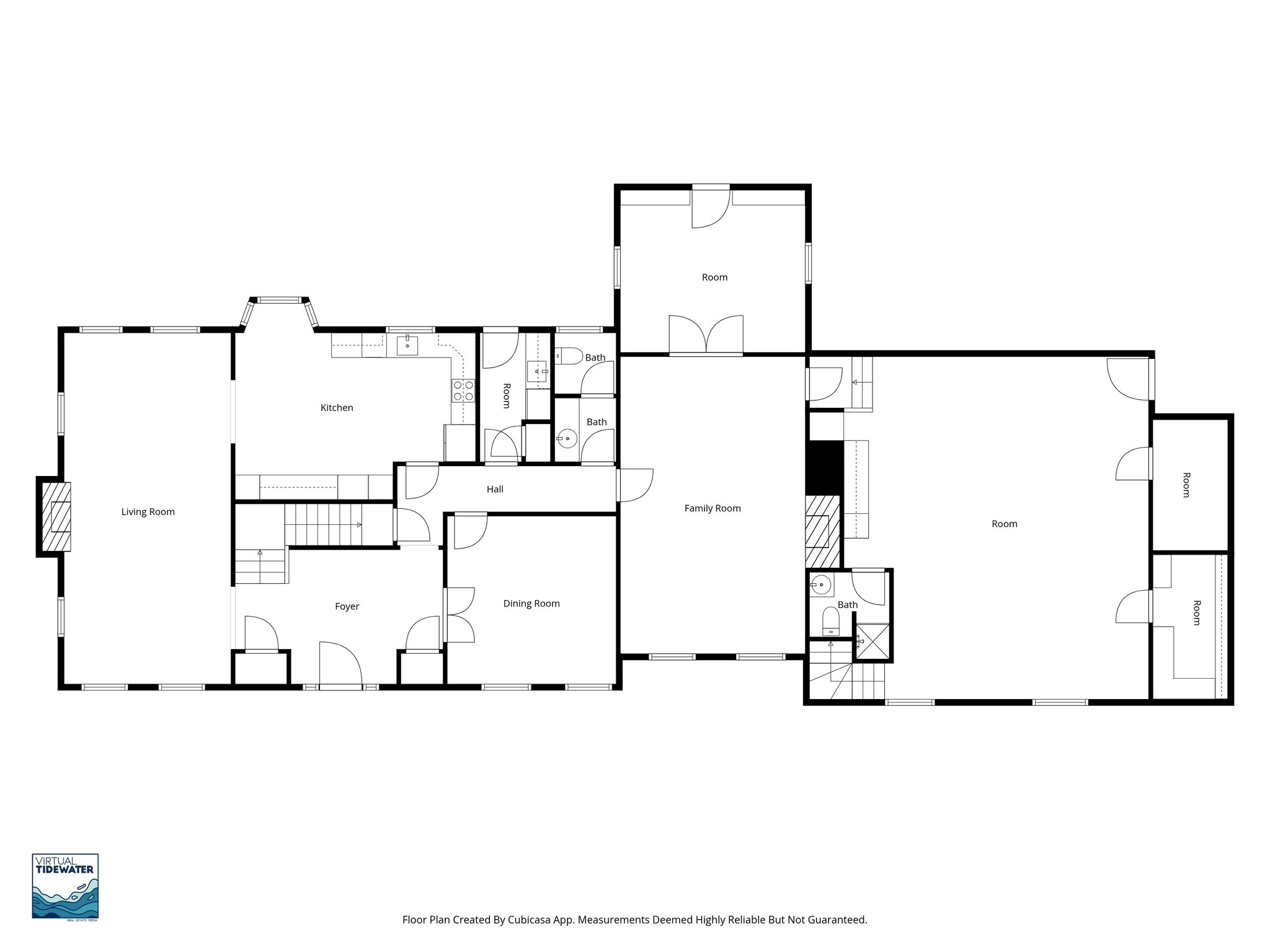 Floorplan_4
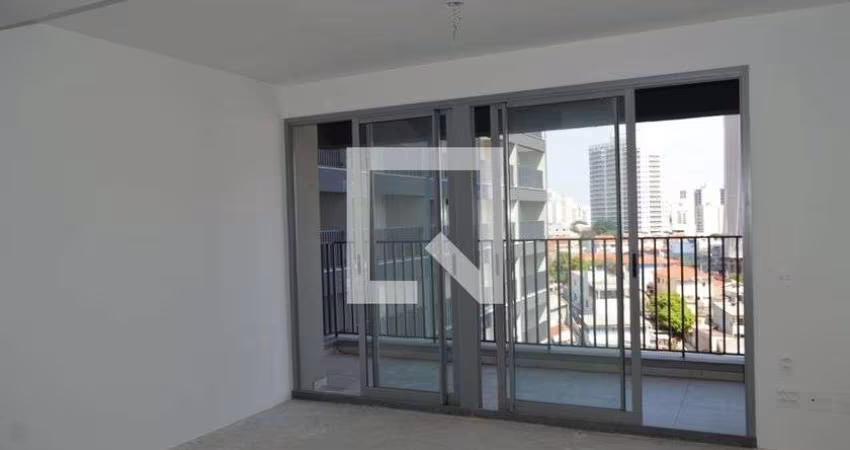 Apartamento à Venda - Ipiranga, 3 Quartos,  75 m2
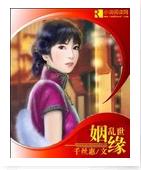 �Ͻ�����������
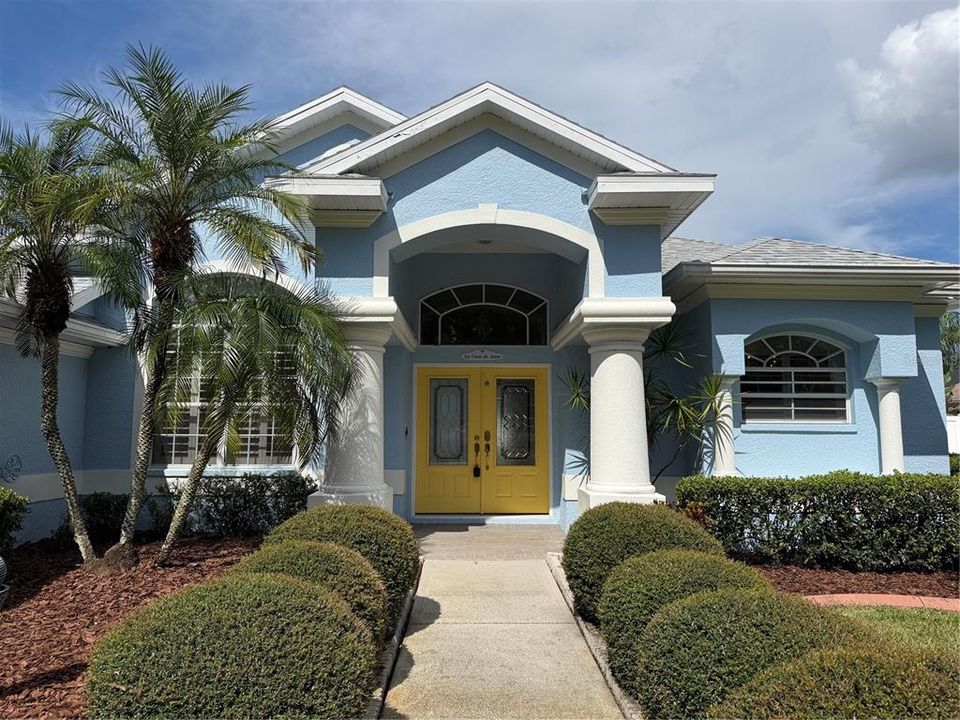 For Sale: $485,000 (3 beds, 2 baths, 1870 Square Feet)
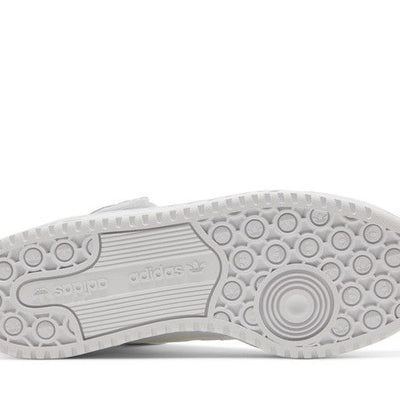 adidas Forum Hi Wings 4.0 Jeremy Scott White Opal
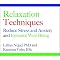 Essential Mental Relaxation Techniques Reading List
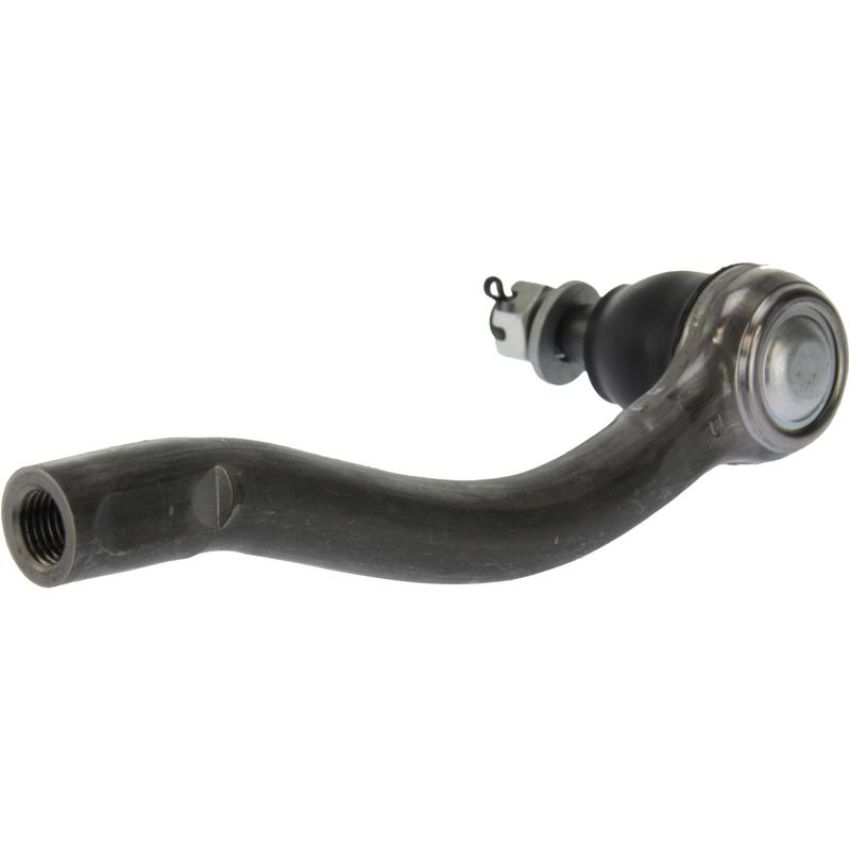 CENTRIC PARTS 612.42125 Centric Premium Tie Rod End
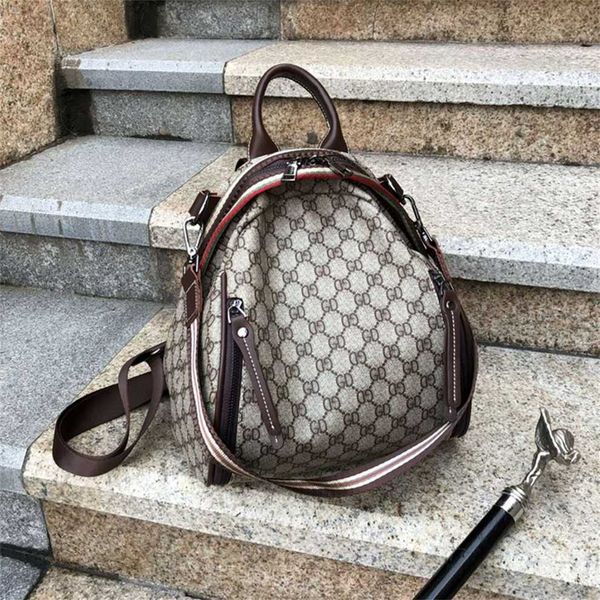 rabbit fan wolf super fire women's versatile fashion korean printed travel backpack shoulder bag 50% off clearance sale
rabbit fan wolf super fire women's versatile fashion korean printed travel backpack shoulder bag 50% off clearance sale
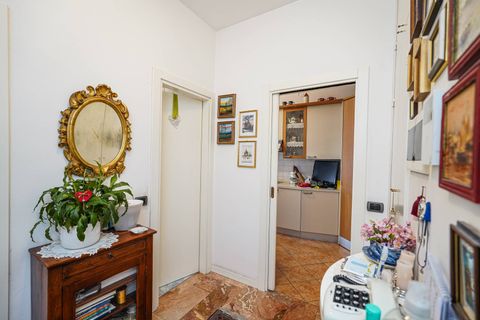 Leilighet i Bergamo, Bergamo, Bergamo - € 360 000 | Ref: Aq20BG - foto 28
# # #
Render the lines of the records above as a numbered list, dropping any blank lines and leaving the pictures out.

1.  Floorplan_4
2.  Apartamento à Venda - Ipiranga, 3 Quartos,  75 m2
3.  �Ͻ�����������
4.  For Sale: $485,000 (3 beds, 2 baths, 1870 Square Feet)
5.  adidas Forum Hi Wings 4.0 Jeremy Scott White Opal
6.  Essential Mental Relaxation Techniques Reading List
7.  CENTRIC PARTS 612.42125 Centric Premium Tie Rod End
8.  rabbit fan wolf super fire women's versatile fashion korean printed travel backpack shoulder bag 50% off clearance sale
9. rabbit fan wolf super fire women's versatile fashion korean printed travel backpack shoulder bag 50% off clearance sale
10.  Leilighet i Bergamo, Bergamo, Bergamo - € 360 000 | Ref: Aq20BG - foto 28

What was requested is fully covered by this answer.